OBJECTIFS —
1: D'après l'extrait cité, contre qui Michael Kohlhaas mena-t-il la guerre, et pour quelle raison ?
2: Relevez toutes les personnes nommées dans l'extrait cité, personnages de fiction compris.
3: Poursuivez l'extrait cité, consacré à Michael Kohlhaas et à La mer intérieure, à partir de sa dernière phrase.

Pour moins que cela, le marchand de chevaux Michael Kohlhaas, le héros du livre éponyme de Heinrich von Kleist, dont Lucie Taïeb rappelle la conscience de foudre, mena la guerre contre son prince, celui-ci ayant maltraité ses bêtes.
« Du fond de sa douleur de voir le monde dans un si monstrueux désordre, observe l’écrivain romantique, surgissait la satisfaction secrète de sentir l’ordre désormais régner dans son cœur. »
Jusqu’où ira la violence des décideurs économiques ?
Jusqu’om ira notre angoisse de voir le monde disparaître sous nos yeux ?
Où sont les nobles âmes parmi ceux qui infléchissent le cours de notre existence ?
La mer intérieure est aussi à sa façon une histoire des deux Allemagne, puis de la réunification sur fond de matérialisme cupide.

DONNÉES FOURNIES —
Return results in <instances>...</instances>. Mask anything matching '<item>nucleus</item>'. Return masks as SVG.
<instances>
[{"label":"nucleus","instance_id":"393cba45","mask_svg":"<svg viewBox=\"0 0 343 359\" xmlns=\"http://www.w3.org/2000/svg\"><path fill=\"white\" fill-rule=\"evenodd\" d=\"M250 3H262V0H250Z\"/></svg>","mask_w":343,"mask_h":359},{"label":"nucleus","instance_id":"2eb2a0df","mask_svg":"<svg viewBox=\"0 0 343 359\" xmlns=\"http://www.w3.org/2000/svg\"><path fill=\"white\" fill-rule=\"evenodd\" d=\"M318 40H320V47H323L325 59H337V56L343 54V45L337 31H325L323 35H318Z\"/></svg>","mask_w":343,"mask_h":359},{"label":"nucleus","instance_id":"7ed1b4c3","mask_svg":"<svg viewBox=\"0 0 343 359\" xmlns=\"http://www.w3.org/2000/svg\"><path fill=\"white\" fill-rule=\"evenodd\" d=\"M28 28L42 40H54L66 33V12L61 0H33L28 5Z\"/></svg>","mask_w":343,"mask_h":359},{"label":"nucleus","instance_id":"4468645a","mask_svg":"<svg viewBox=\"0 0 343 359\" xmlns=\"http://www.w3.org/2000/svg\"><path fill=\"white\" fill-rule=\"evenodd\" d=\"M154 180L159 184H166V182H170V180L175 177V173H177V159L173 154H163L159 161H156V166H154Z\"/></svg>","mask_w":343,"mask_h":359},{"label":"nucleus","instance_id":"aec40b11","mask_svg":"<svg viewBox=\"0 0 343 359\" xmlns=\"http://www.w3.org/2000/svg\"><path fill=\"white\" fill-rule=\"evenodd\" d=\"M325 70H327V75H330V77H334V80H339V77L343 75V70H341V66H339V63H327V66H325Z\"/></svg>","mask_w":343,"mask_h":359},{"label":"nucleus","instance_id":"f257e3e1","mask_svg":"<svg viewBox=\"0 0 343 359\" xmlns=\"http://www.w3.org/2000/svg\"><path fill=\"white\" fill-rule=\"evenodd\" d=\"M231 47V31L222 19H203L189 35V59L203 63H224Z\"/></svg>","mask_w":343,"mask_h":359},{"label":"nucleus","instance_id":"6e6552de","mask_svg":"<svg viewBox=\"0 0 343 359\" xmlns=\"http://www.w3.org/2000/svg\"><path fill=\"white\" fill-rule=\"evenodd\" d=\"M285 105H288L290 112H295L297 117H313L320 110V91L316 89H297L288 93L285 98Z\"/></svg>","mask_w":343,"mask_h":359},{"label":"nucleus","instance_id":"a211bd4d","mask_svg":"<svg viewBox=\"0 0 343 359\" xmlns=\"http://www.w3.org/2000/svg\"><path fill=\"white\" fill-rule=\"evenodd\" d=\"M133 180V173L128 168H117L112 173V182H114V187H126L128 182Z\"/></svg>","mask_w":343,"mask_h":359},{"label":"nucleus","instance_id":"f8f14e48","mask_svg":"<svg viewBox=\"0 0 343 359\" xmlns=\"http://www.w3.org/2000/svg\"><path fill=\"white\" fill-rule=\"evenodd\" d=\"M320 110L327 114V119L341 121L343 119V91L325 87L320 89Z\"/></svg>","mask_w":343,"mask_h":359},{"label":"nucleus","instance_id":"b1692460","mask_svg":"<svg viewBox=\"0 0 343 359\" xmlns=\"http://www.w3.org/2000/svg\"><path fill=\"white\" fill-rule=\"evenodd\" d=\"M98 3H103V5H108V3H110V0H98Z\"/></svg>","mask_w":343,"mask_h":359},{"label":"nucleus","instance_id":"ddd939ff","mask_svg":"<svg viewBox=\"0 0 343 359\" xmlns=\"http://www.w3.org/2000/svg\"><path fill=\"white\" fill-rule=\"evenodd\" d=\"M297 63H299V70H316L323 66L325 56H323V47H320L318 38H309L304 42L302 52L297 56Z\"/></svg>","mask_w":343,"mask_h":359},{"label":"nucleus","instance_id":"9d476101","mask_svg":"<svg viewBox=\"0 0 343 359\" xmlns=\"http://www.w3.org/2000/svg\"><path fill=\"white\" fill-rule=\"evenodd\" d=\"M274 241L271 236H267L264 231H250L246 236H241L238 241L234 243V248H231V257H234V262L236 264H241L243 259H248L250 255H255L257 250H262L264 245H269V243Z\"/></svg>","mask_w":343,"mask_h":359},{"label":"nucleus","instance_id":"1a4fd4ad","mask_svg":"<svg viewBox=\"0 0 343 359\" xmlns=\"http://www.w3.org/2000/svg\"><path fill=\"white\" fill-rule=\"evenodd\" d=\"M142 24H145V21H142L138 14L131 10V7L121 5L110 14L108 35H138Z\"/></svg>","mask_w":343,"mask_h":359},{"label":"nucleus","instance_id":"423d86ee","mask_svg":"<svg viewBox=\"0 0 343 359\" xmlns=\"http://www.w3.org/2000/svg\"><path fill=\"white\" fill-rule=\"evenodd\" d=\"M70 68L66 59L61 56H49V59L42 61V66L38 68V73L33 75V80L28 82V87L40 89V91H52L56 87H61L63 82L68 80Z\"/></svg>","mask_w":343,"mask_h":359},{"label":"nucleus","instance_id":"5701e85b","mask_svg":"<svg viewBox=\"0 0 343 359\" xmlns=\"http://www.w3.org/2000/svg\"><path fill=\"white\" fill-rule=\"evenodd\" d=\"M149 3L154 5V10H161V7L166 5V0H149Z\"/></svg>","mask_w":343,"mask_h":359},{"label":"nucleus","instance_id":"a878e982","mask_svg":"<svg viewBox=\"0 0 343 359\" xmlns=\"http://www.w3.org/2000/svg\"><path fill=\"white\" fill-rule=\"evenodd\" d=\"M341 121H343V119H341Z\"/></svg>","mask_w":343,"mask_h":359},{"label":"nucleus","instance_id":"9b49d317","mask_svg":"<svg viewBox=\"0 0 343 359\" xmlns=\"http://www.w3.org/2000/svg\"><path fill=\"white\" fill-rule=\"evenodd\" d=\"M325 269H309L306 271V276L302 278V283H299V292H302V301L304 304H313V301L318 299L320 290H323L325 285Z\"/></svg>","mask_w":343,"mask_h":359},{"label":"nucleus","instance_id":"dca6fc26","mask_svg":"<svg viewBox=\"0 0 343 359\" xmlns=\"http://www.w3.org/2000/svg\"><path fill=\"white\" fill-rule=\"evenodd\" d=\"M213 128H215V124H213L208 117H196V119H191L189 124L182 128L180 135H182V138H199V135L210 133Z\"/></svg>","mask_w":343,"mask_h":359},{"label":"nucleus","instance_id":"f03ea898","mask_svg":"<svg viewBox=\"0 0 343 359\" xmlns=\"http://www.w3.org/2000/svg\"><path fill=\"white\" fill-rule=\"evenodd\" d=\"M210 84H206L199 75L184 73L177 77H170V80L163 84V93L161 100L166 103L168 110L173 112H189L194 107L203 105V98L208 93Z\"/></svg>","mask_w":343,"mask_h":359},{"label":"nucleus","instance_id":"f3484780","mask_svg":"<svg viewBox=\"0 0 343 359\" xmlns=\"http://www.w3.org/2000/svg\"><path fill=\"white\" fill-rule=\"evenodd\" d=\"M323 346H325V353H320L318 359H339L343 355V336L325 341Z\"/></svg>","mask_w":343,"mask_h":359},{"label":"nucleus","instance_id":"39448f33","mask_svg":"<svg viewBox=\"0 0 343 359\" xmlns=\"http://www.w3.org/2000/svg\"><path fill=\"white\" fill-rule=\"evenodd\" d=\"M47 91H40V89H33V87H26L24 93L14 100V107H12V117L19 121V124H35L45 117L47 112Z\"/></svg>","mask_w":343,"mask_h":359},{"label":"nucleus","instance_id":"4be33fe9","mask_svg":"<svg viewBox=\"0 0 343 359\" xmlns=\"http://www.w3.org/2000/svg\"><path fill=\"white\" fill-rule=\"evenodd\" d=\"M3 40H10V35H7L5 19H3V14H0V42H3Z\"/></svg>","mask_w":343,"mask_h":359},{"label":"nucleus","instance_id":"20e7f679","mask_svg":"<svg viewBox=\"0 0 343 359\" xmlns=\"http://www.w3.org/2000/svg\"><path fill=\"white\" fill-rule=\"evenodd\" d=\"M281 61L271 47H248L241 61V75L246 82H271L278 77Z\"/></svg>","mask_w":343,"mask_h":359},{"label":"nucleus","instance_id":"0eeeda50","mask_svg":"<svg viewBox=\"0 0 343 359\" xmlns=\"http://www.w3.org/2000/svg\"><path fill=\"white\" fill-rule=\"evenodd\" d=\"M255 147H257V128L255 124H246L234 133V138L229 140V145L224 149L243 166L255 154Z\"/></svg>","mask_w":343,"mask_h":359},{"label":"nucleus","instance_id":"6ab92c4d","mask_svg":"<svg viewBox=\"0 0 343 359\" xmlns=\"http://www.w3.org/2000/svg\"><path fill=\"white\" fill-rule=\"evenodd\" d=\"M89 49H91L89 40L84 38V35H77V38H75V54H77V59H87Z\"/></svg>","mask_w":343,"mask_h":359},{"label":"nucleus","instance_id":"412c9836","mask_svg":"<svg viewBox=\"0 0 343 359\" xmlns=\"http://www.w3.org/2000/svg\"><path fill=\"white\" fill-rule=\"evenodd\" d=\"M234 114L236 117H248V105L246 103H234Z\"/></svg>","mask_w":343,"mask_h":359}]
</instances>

...

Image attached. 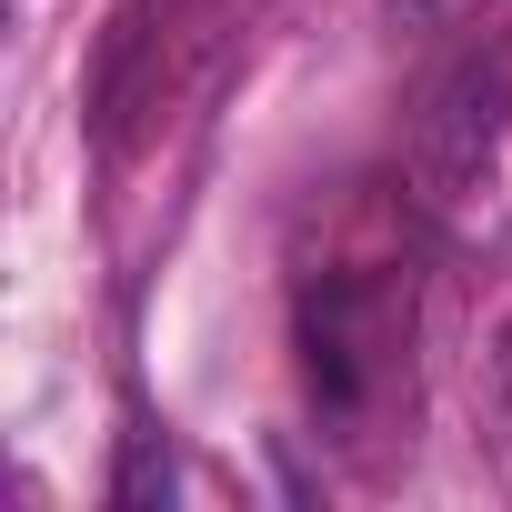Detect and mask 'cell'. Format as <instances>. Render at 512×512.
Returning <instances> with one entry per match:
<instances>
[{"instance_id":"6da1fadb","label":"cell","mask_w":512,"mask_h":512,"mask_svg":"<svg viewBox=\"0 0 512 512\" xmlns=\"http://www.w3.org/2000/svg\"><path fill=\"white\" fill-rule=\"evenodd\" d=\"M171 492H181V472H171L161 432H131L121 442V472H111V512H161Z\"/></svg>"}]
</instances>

LISTE DES RÉPONSES —
1: Il mena la guerre contre son prince, parce que celui-ci avait maltraité ses bêtes.

2: Michael Kohlhaas, Heinrich von Kleist, Lucie Taïeb

3:
Un paysage s’est absenté, qu’un livre essaie d’imaginer, happé par le secret de son écriture cherchant peut-être une impossible scène, ou d’impossibles retrouvailles.
Existe-t-on dans le combat ou l’acceptation ?
Existe-t-on après la mort de ceux que nous avons aimés ?
Quels sont les contours véritables de notre identité réelle ?
Un arbre peut nous sauver, une lueur orange, un livre, un récit.
Avant que de tout recommencer, puisque tout aura de nouveau fui.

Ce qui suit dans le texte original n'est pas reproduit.